Work instructions – The lines to find are those in the entries that hold the word "each"; copy every one of them.
*** Entries provided ***
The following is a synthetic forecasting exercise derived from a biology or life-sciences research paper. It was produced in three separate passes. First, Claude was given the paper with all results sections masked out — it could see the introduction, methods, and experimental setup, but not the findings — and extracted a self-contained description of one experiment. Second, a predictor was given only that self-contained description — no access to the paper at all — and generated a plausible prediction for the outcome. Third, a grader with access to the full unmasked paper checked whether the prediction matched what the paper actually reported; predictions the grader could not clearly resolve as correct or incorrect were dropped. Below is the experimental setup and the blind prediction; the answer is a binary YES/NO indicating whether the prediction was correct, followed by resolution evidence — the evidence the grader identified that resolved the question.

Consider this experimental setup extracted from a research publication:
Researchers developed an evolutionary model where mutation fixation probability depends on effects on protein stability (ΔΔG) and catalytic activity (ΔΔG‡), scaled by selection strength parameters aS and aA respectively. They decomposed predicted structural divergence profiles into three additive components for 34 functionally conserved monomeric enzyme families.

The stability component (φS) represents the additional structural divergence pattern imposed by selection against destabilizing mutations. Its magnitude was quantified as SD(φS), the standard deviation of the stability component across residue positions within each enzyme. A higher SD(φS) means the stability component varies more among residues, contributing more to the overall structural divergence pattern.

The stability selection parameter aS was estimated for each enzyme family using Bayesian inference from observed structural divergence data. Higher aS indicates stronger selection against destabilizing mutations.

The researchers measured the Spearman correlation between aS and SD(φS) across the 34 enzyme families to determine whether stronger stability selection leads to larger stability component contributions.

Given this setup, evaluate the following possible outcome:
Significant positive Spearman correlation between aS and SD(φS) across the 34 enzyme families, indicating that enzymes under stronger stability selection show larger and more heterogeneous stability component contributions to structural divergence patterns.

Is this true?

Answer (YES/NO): YES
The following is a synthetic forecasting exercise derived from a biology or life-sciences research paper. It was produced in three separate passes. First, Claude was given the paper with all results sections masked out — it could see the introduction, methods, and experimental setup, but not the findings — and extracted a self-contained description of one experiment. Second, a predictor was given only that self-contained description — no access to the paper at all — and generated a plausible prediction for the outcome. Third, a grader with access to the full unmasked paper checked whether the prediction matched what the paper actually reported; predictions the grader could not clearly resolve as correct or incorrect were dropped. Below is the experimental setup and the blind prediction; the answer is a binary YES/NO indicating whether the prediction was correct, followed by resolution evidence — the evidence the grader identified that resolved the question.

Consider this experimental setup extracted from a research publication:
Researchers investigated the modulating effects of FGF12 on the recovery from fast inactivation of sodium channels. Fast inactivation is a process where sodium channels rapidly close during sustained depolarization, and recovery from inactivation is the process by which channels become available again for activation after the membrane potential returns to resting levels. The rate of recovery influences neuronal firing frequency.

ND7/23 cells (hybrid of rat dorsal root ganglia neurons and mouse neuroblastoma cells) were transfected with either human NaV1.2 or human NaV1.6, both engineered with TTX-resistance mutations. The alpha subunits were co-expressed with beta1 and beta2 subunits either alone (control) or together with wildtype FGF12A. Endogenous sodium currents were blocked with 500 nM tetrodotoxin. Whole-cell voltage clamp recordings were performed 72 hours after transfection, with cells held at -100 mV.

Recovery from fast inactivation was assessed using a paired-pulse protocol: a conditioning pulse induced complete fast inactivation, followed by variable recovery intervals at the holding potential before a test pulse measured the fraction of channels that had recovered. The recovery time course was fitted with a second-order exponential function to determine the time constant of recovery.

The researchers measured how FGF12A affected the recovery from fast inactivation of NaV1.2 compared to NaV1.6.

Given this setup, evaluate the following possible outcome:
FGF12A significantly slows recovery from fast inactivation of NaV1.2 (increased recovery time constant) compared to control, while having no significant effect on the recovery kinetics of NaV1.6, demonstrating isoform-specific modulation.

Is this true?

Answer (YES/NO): NO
*** End of Entries provided ***
Answer –
The stability component (φS) represents the additional structural divergence pattern imposed by selection against destabilizing mutations. Its magnitude was quantified as SD(φS), the standard deviation of the stability component across residue positions within each enzyme. A higher SD(φS) means the stability component varies more among residues, contributing more to the overall structural divergence pattern.
The stability selection parameter aS was estimated for each enzyme family using Bayesian inference from observed structural divergence data. Higher aS indicates stronger selection against destabilizing mutations.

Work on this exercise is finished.